Solution 1:

I think you will need to bind the handlers as well, maybe something like this in onCreate:

MyHandlers handlers = new MyHandlers();
binding.setHandlers(handlers);

Solution 2:

Many Ways for setting Click

  1. Pass handler to binding.

    ActivityMainBinding binding = DataBindingUtil.setContentView(this,R.layout.activity_main); Hander handler = new Handler(); binding.setHandler(handler);

  2. Set clicks (use any of below)

    android:onClick="@{handler::onClickMethodReference}"

OR

android:onClick="@{handler.onClickMethodReference}"

OR

android:onClick="@{() -> handler.onClickLamda()}"

OR

android:onClick="@{(v) -> handler.onClickLamdaWithView(v)}"

OR

android:onClick="@{() -> handler.onClickLamdaWithView(model)}"

See Handler class for understanding.

public class Handler {
    public void onClickMethodReference(View view) {
        //
    }
    public void onClickLamda() {
        //
    }
    public void onClickLamdaWithView(View view) {
        //
    }
    public void onClickLamdaWithObject(Model model) {
        //
    }
}

Note that

  • You can use Method Reference (::) when you have same argument as the attribute onClick.
  • You can pass any object like onClickLamdaWithObject example.
  • If you need to pass View object then just use (v)-> expression.

Further reading

https://developer.android.com/topic/libraries/data-binding/expressions

Solution 3:

Use this format in your xml:

android:onClick="@{handlers::onClickFriend}"
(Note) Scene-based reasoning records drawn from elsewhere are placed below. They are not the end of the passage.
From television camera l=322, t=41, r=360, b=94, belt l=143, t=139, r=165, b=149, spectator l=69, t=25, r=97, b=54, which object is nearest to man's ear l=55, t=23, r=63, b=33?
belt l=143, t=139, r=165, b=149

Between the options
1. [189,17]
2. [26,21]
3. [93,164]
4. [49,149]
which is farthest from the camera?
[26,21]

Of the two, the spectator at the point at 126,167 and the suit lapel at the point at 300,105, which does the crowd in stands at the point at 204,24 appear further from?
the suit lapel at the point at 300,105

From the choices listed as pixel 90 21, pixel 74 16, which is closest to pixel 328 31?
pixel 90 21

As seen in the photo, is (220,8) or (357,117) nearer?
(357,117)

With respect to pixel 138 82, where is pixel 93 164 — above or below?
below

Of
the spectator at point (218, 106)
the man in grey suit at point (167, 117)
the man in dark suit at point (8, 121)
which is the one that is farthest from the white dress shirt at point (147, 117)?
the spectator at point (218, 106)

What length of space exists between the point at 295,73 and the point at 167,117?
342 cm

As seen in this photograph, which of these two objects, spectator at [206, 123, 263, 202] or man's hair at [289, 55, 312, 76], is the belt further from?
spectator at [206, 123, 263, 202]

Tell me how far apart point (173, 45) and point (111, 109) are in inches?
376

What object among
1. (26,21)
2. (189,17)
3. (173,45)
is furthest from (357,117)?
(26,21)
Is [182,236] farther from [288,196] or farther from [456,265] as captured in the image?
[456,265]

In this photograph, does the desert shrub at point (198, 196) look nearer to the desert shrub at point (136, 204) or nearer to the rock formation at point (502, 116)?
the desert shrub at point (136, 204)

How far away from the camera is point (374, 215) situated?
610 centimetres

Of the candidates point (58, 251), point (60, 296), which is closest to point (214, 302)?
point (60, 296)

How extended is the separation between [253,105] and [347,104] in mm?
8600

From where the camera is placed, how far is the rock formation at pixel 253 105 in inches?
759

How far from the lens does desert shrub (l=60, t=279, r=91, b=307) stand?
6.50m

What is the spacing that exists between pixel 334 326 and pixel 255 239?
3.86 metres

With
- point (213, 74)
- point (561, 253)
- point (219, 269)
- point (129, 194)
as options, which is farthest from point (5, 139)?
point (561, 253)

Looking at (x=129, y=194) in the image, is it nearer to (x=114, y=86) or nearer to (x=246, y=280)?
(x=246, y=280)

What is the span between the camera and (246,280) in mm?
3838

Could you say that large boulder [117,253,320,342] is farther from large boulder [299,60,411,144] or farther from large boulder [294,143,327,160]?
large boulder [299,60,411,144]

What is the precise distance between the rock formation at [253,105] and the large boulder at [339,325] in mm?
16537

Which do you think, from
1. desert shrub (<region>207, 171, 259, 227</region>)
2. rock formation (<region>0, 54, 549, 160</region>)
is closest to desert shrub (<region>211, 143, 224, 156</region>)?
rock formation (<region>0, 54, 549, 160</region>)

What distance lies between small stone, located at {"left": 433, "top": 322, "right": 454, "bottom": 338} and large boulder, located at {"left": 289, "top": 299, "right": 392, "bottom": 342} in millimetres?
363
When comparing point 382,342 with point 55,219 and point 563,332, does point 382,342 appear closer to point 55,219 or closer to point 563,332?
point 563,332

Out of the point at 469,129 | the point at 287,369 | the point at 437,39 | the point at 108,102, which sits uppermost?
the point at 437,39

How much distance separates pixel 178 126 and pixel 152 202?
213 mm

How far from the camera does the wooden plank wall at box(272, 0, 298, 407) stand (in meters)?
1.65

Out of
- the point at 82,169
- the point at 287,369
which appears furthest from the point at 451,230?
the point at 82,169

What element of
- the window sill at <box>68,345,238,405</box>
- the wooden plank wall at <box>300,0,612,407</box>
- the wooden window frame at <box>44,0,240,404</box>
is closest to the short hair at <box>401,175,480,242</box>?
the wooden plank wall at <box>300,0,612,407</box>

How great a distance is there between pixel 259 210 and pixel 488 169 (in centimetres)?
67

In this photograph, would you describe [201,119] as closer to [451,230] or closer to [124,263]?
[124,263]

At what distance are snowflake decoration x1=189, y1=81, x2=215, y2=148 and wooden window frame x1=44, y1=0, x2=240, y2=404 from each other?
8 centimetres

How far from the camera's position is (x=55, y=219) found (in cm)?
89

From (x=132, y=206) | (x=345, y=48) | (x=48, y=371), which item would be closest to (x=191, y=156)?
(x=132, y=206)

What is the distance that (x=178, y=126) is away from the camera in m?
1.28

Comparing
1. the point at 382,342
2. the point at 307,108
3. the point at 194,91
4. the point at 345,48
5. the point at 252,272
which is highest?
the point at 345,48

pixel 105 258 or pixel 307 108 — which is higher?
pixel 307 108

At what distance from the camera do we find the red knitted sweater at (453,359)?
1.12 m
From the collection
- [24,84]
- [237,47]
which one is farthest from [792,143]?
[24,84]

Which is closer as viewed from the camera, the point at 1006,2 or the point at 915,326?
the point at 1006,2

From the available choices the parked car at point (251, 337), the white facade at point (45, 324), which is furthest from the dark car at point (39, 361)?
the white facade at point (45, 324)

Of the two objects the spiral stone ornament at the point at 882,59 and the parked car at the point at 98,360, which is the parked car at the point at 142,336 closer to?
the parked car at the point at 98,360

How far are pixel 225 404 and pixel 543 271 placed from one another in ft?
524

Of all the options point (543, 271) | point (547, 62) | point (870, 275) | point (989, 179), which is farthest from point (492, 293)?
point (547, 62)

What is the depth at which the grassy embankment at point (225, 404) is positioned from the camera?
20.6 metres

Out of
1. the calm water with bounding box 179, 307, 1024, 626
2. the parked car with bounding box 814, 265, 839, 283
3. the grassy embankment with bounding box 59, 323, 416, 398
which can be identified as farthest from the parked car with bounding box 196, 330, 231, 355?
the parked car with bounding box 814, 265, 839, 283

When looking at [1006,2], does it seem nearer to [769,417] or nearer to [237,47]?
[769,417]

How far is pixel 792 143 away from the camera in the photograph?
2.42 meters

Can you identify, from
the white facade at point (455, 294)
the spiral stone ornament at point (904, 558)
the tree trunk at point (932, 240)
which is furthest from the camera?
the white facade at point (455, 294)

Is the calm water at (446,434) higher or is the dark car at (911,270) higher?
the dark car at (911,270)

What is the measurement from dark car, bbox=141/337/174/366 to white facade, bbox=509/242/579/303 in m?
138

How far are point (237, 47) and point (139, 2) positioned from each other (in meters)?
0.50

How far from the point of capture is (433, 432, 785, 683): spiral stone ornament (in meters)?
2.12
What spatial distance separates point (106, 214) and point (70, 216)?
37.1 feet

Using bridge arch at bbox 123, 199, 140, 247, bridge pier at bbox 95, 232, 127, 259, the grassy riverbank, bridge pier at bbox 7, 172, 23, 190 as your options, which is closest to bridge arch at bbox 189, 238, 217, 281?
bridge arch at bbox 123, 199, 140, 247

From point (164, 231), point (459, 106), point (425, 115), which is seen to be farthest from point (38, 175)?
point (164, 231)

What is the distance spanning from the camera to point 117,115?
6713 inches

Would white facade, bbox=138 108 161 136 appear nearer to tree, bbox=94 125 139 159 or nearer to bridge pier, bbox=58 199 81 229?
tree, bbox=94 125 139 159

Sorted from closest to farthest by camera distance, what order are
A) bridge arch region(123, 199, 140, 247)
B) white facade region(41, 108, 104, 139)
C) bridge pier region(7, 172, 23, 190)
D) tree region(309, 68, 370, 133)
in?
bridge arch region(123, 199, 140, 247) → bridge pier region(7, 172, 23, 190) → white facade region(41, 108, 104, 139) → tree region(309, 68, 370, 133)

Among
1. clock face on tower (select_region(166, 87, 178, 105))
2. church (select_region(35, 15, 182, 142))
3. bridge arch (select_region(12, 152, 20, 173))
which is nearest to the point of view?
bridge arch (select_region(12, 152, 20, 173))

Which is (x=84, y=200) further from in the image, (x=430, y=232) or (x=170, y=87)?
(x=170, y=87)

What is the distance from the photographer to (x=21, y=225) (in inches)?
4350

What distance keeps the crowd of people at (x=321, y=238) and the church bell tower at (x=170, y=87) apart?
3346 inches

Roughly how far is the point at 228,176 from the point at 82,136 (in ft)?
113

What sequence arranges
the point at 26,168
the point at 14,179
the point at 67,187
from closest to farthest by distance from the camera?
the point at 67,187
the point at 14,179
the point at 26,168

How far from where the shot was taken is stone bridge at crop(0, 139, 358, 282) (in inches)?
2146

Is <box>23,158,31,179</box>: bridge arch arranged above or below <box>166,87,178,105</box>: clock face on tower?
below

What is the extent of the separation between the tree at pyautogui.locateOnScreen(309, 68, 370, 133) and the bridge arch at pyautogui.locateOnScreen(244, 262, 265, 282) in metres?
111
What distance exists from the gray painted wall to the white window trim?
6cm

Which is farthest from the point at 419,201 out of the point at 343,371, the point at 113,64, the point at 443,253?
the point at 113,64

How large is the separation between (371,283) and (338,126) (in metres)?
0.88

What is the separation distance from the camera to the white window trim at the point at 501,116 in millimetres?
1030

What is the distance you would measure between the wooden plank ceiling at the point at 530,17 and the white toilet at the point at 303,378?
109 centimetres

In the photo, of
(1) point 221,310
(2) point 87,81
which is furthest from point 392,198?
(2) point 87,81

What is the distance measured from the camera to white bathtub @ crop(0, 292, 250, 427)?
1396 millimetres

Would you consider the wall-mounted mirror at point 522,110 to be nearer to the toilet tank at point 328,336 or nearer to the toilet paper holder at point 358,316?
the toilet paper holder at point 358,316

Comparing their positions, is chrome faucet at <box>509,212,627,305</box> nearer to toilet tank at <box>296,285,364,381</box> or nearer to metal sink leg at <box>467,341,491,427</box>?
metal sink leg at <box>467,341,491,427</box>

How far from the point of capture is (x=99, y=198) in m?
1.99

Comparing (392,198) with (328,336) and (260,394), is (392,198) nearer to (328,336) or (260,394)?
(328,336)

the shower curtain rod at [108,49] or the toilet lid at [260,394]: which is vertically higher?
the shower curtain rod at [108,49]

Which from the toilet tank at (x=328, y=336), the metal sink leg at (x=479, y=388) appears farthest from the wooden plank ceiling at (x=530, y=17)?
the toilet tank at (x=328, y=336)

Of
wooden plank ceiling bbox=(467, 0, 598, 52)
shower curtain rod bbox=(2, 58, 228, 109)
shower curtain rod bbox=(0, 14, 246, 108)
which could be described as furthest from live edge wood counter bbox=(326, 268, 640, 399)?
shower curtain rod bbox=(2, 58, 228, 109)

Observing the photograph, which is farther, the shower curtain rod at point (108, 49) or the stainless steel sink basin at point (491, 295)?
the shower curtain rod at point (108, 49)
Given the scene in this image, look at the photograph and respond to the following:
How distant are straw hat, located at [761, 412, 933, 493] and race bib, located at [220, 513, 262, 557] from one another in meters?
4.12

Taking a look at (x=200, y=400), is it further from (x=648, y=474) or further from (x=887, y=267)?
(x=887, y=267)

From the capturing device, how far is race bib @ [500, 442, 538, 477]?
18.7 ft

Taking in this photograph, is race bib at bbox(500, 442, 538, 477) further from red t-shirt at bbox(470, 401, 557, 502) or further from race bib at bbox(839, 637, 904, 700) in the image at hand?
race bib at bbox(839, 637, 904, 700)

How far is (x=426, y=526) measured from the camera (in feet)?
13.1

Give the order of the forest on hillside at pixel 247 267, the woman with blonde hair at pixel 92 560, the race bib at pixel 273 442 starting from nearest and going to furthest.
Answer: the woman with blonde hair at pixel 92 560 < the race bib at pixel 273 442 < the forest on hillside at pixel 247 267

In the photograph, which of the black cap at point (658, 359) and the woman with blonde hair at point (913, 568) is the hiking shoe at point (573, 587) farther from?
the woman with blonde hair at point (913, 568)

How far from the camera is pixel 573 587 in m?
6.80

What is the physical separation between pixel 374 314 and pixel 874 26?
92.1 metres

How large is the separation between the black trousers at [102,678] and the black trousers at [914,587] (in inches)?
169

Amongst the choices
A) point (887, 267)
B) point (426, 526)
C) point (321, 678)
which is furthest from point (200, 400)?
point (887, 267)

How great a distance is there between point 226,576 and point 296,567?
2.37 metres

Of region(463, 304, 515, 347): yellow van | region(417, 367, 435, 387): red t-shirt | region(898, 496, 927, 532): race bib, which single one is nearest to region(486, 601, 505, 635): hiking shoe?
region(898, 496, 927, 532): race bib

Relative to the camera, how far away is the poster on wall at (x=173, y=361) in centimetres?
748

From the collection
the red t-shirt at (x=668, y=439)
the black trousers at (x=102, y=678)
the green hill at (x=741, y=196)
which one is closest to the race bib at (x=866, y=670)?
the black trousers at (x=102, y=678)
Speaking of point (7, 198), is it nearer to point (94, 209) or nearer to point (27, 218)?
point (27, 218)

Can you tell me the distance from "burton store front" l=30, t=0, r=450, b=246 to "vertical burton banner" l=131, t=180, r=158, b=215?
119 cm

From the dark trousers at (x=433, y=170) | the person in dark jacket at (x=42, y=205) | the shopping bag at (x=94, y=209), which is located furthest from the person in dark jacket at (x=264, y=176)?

Pay attention to the ::, do not worry about the red lines in xml editor, because is currently this is open bug for the Android Studio xml editor.

Where handlers is your variable from data tag:

<data>
    <variable name="handlers" type="com.example.databinding.MyHandlers"/>
</data>

and onClickFriend is your method:

public class MyHandlers {
    public void onClickFriend(View view) {
        Log.i(MyHandlers.class.getSimpleName(),"Now Friend");
    }
}

ADDED

For handle onLongClick in xml add this:

android:onLongClick="@{handlers::onLongClickFriend}"

and add onLongClickFriend method in your ViewModel class:

public class MyHandlers {
    public boolean onLongClickFriend(View view) {
        Log.i(MyHandlers.class.getSimpleName(),"Long clicked Friend");
        return true;
    }
}

ADDED

If you need to show toast message, you can use interface (better variant), or pass context in the MyHandlers class in construction:

public class MyHandlers {
    public boolean onLongClickFriend(View view) {
        Toast.makeText(view.getContext(), "On Long Click Listener", Toast.LENGTH_SHORT).show();
        return true;
    }
}

Solution 4:

If you're going to use your activity, might as well replace the context object that is automatically binded, otherwise you're wasting the space.

A special variable named context is generated for use in binding expressions as needed. The value for context is the Context from the root View's getContext(). The context variable will be overridden by an explicit variable declaration with that name.

binding.setContext(this);

and

<variable name="context" type="com.example.MyActivity"/>

Note if you just use plain string onClick="someFunc" that's not a databinding functionality at all. That's an older feature that uses a little reflection to find the method on the context.